Now I told Ina this, being always accustomed to refer anything to him, and he was not surprised to hear that the Norseman would not take the gold.
"And if I may advise," he said, "I would not offer a share to Erpwald; for, in the first place, he does not expect it, seeing that the captive is yours only, by all right of war; and in the next, he deems that you have already given him Eastdean, and he is not so far wrong. So it would hurt him. He will be all the happier now that he will know that you have withal to buy four Eastdeans, if you will."
So against my will, as it were, that day made a rich man of me. Presently I gave the wealth into the hand of Herewald the ealdorman, and he so managed it, being a great trader in his way, that it seemed to grow somewise, and I have a yearly sum therefrom in ways that are hard to be understood by me, but which seem simple enough to him.
I handed over Mordred to the Norsemen to keep until Thorgils returned with the ransom, for before we could rest with the sword in its scabbard again it was needful that all care should be taken for the holding of the new land we had won, and Ina would see to that himself. Here and there we had fighting, but the Welsh never gathered again in force against us, and at last we held every town and camp from sea to sea along the line of the hills that run from Exmoor southwards, and there was our new border.
Jago went back to Exeter, seeing that his house was burnt at Norton with the rest of the town, and I heard afterwards that there he had found his wife, whom he had sent away when the certainty of war arose. I was in no trouble for him, as he had houses elsewhere.
But we sent Erpwald back to Glastonbury in all haste, and he was in nowise loth to go, as may be supposed. One may also guess how he was received there. Then, as soon as Ina came back with us all, the ealdorman set to work to prepare afresh the wedding that was so strangely and suddenly broken in upon, and it was likely to be little less joyous that it had been so.

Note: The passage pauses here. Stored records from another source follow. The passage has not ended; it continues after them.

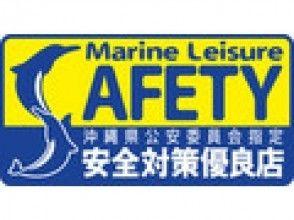 プランの魅力 沖縄県公安委員会指定安全対策優良店  の画像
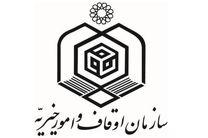موکب اوقاف از هفتم آبان در کاظمین به زائران اربعین خدمات رسانی می کند
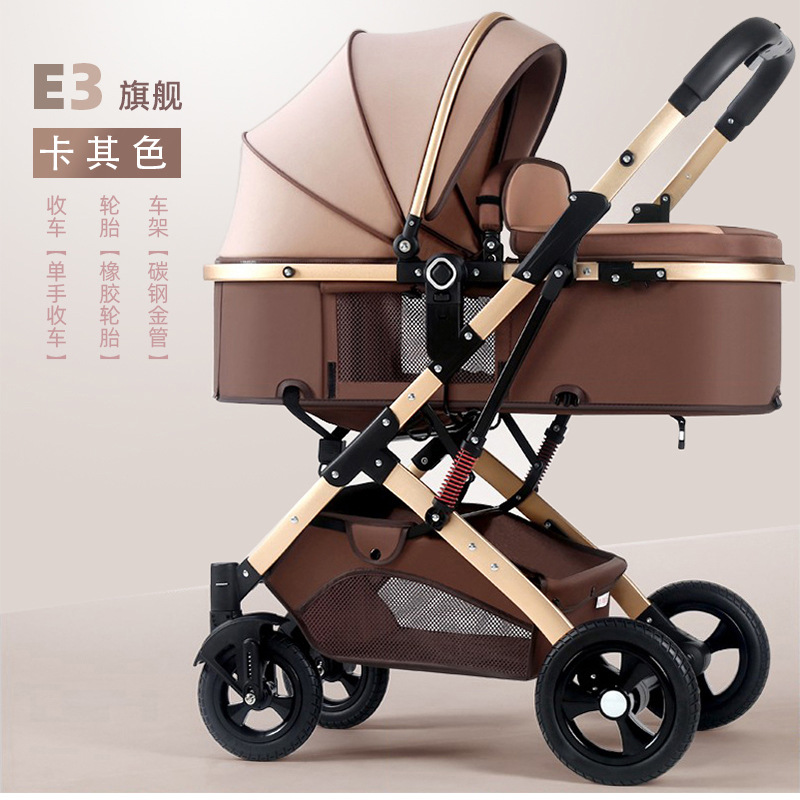 ORSUT High-view baby stroller can sit, lie down, lightly fold, two-way shock-absorbing newborn baby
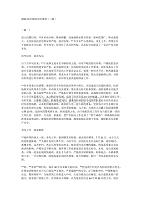 2020抗洪抢险先进事迹(三篇)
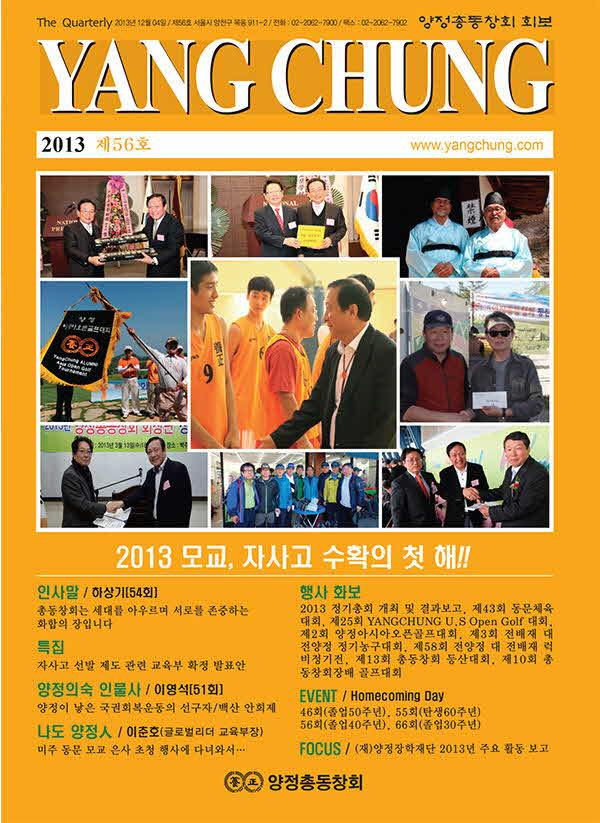 양정동창회보-56호(2013년)
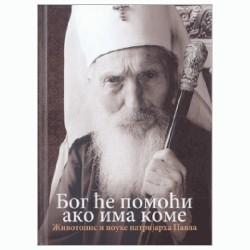 Bog će pomoći ako ima kome: Životopis i pouke patrijarha Pavla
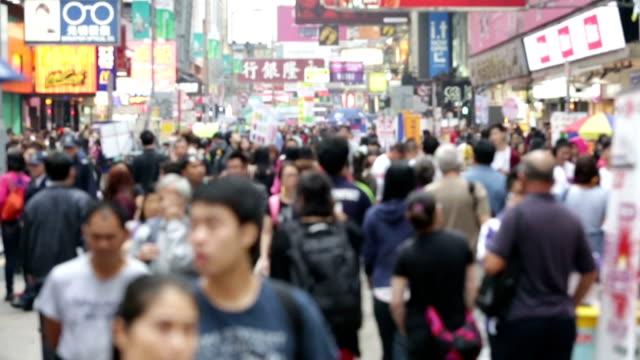 MS SLO MO Crowds of people in Mong Kok Pedestrian steet / HongKong, China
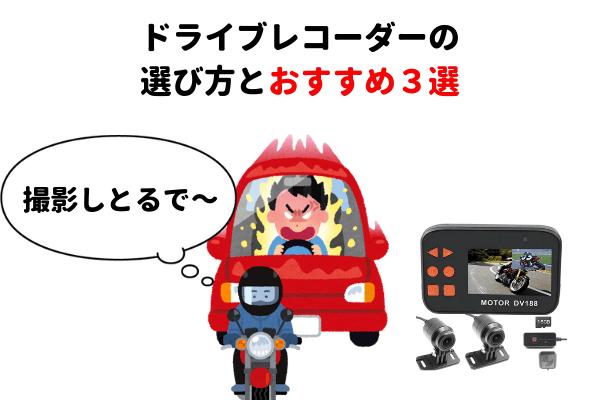 あおり運転に対してドライブレコーダー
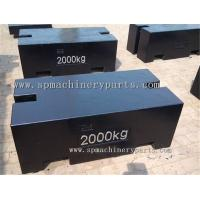 Buy cheap China Factory direct custom low price new deisgn laboratory scales test weights for crane from wholesalers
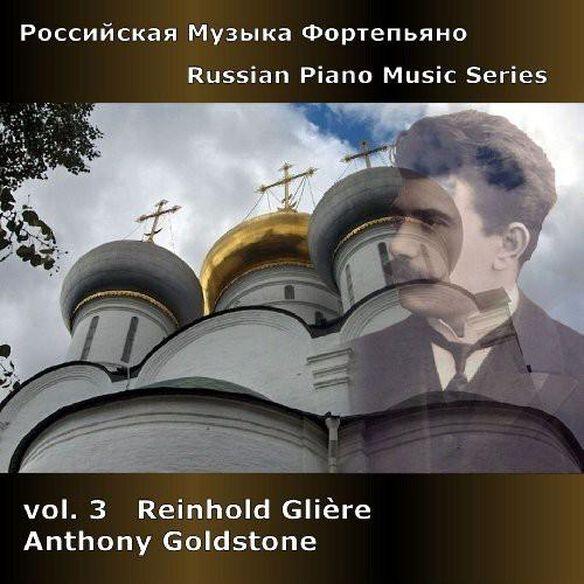 Russian Piano Music Series 3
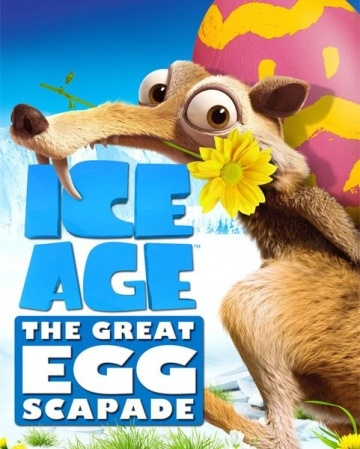 Ледниковый Период: Погоня за яйцами / Ice Age: The Great Egg-Scapade (2016 онлайн)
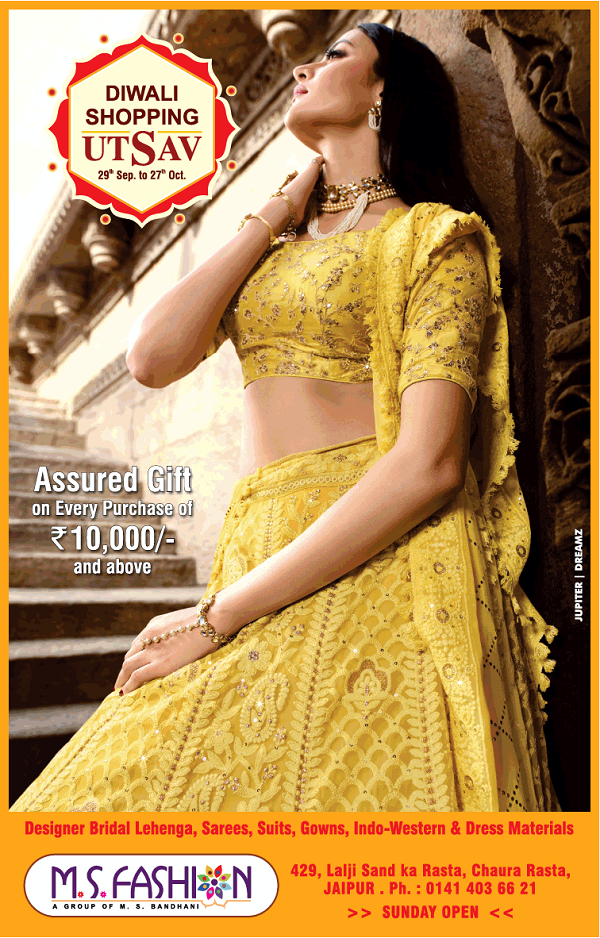 MS Fashion offers India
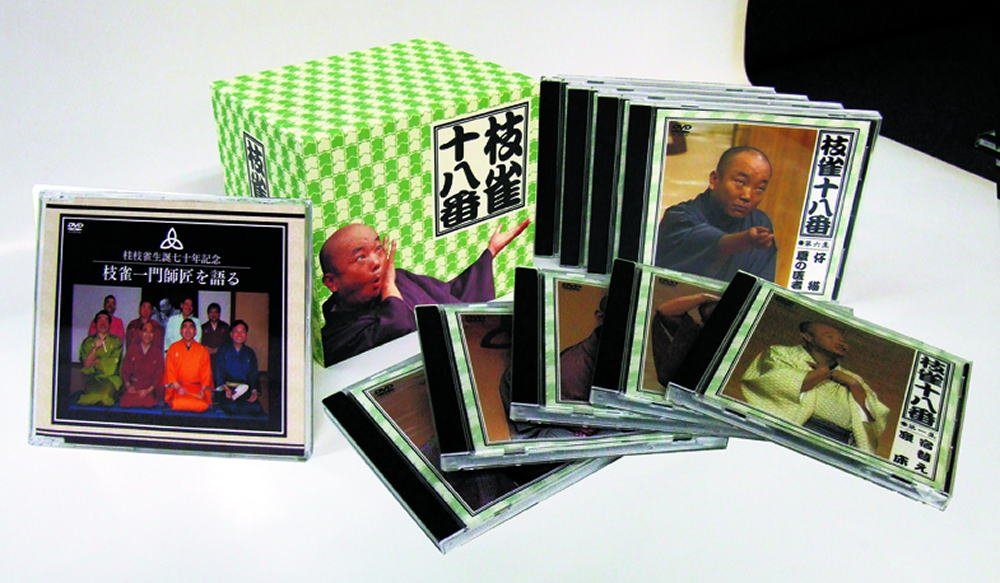 Amazon | 枝雀十八番 DVDBOX DVD...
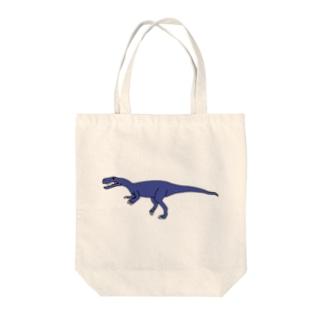 RYOYA429のヘレラサウルス Tote bags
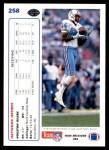 1991 Upper Deck #258  Haywood Jeffires  Back Thumbnail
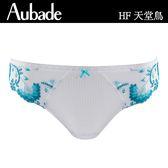 Aubade-天堂鳥S-XL刺繡蕾絲三角褲(藍白)HF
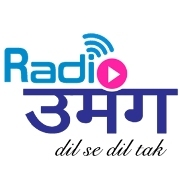 Radio Umang
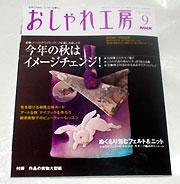 b0057759_02278.jpg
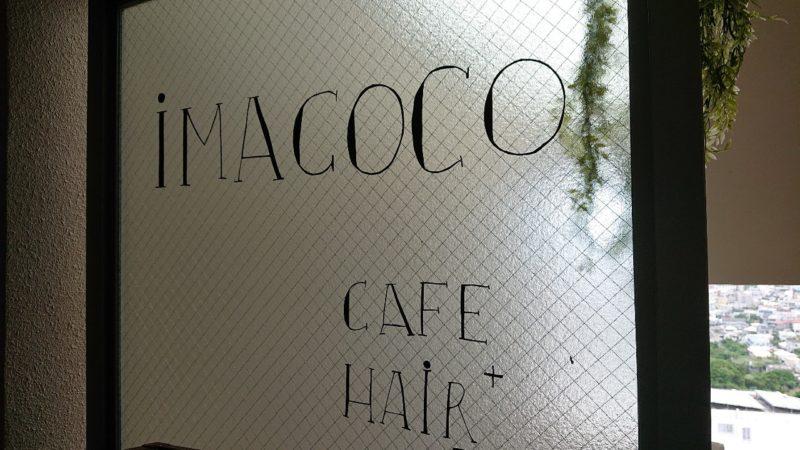 イマココカフェ(imacococafe)沖縄市高原の外観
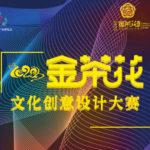 2020第三屆中國(雲南)世博.金茶花文創設計大賽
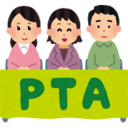 Change the PTA!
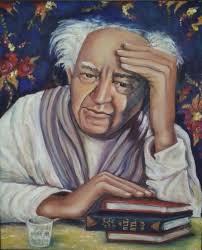 Baba Gurion, Neta Elkayam
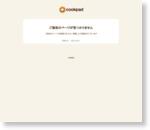 【ランチ革命!】スープジャーで炊飯、驚くべき活用法を紹介!
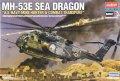 """アカデミー[AM12703]1/48 MH-53E Sea Dragon""""US Navy"""""""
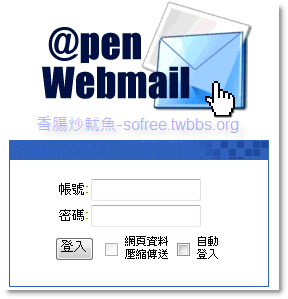 openmail信件轉出教學-1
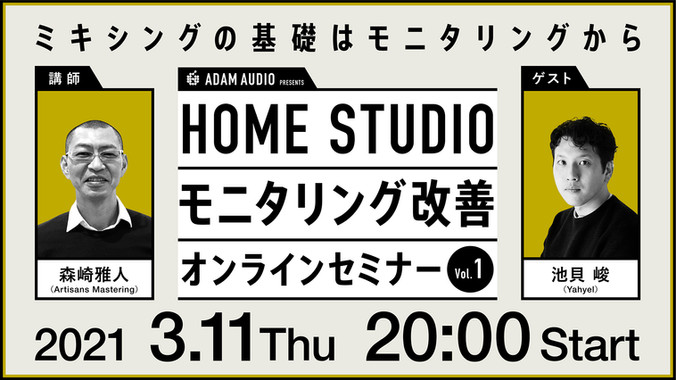 【HOME STUDIO モニタリング改善 オンラインセミナー Vol.1】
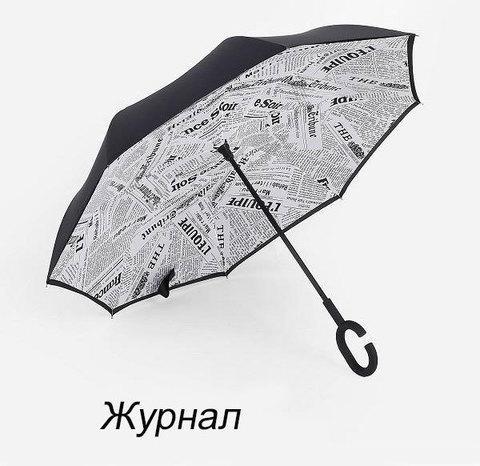 Чудо-зонт перевёртыш «My Umbrella» SUNRISE (Журнал)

On the evening before the wedding the ealdorman came to me, when the day's duties were over, and said that Elfrida wished to speak to me. So I went, of course, not at all troubling that the ealdorman could not tell me what was to be said, for there were many things concerning tomorrow's arrangements with which I was charged in one way or another.
So I found her waiting me alone, in that chamber off the hall where her father and I spoke of the poisoning.
"I have not sent for you for nothing, Oswald," she said, blushing a little as if it were a hard matter she had to speak of. "There is somewhat on my mind that I must needs disburden."
"Open confession is good," I said, laughing--"what is it?